Fleecey was still slack-jawed and panting in the cardboard box.
Rook looked around but didn’t immediately see where Daryl’s glasses had gone. The clock was nowhere to be seen either, not that it mattered anymore. Rook was officially going to be late for work.
She eased herself to the bathroom though her left leg didn’t want to take her there. The mirror was still fogged as though it had no idea what had just gone down. Rook wiped a bare hand over it and left a blood smear. Her face, dear God! Split lip and a big mean anthill under her eye. Looked like a pimp-smacked junkie chick.
She wet down a washcloth and took it and a box of Band-Aids back to the living room, grabbing her cell phone along the way.

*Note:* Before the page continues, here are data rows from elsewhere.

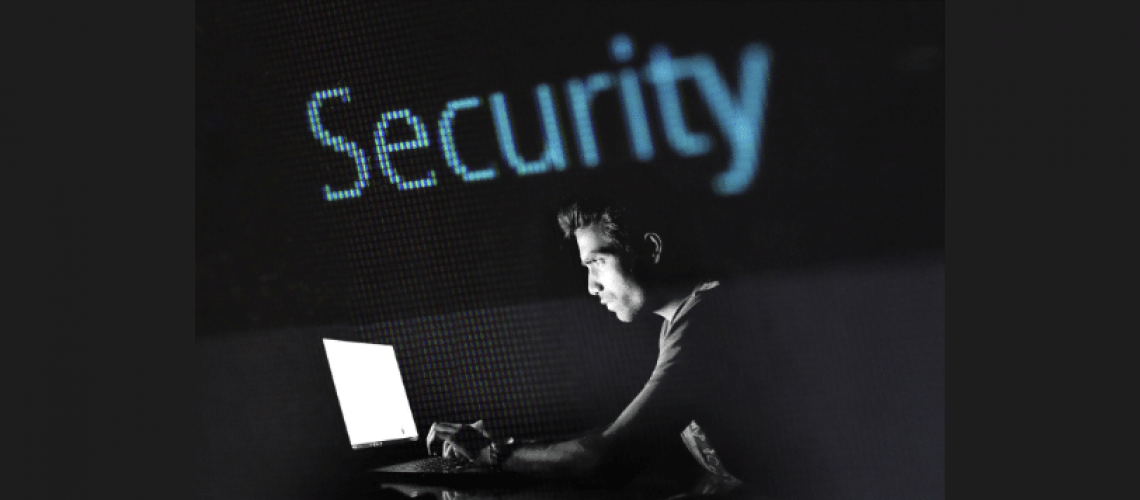 is m1 finance secure-man looking at computer in dark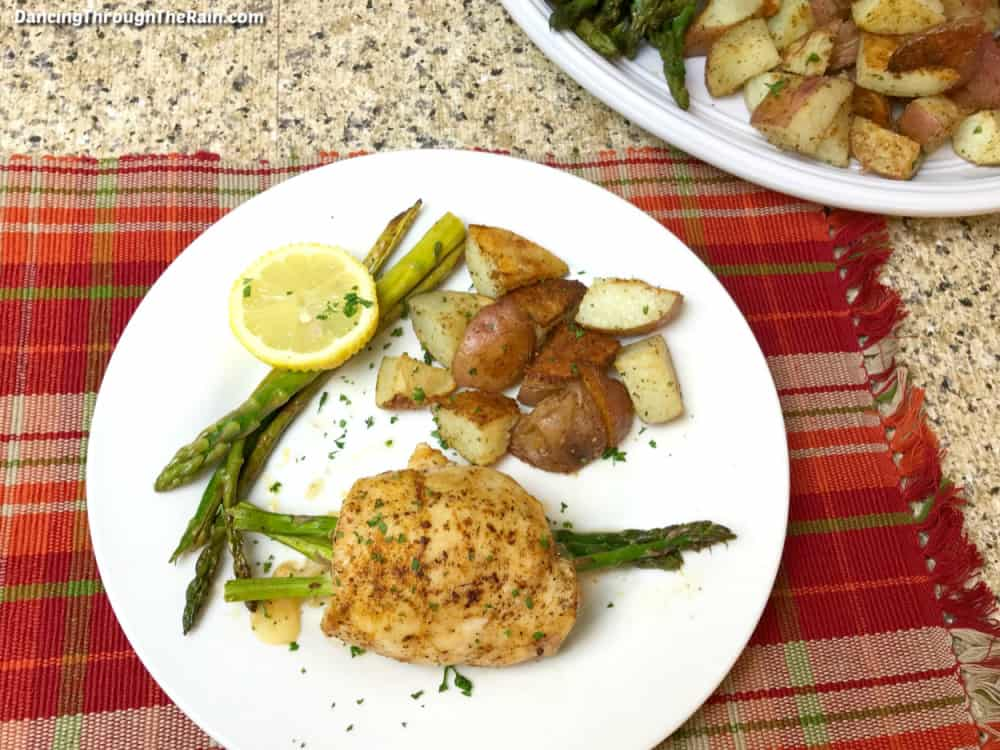 A large piece of Asparagus Stuffed Chicken with Provolone Cheese on a white plate with a pile of cooked potato pieces and more spears of asparagus with a lemon slice on a red checkered placemat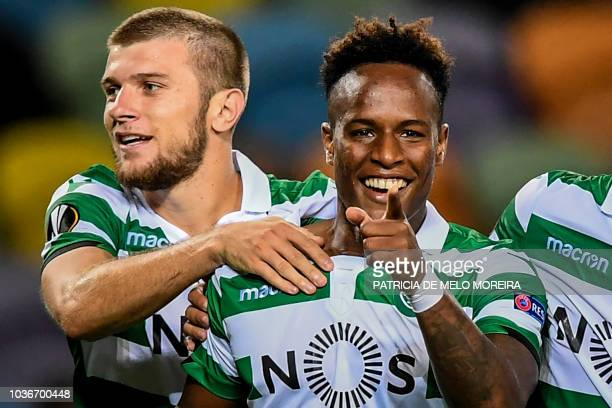 Sporting's Cape Verdean forward Jovane Cabral celebrates a goal with teammate Macedonian defender Stefan Ristovski during the UEFA Europa League...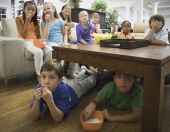 Children eating popcorn in livingroom — Stock Photo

She wiped the blood from her sister’s arms and called the drug store to let them know she’d be late.
“Rook,” Daryl said.
Rook shook her head to quiet Daryl as she spoke to Sadie on the cell phone. “Another half hour is all. I’m sorry, I haven’t had any sleep since… Has Kent made it in yet?”
Sadie replied, “Nuh-uh, I ain’t seen him. But get here quick, will you? I got problems of my own.”
“I will,” Rook said. “Please don’t say anything. I’ll cover for you anytime you need something.”
“Rook,” Daryl said again.
Sadie sounded annoyed. “Oh yeah? How you gonna cover for me when you goin to school and taking care of your mental baby sister?”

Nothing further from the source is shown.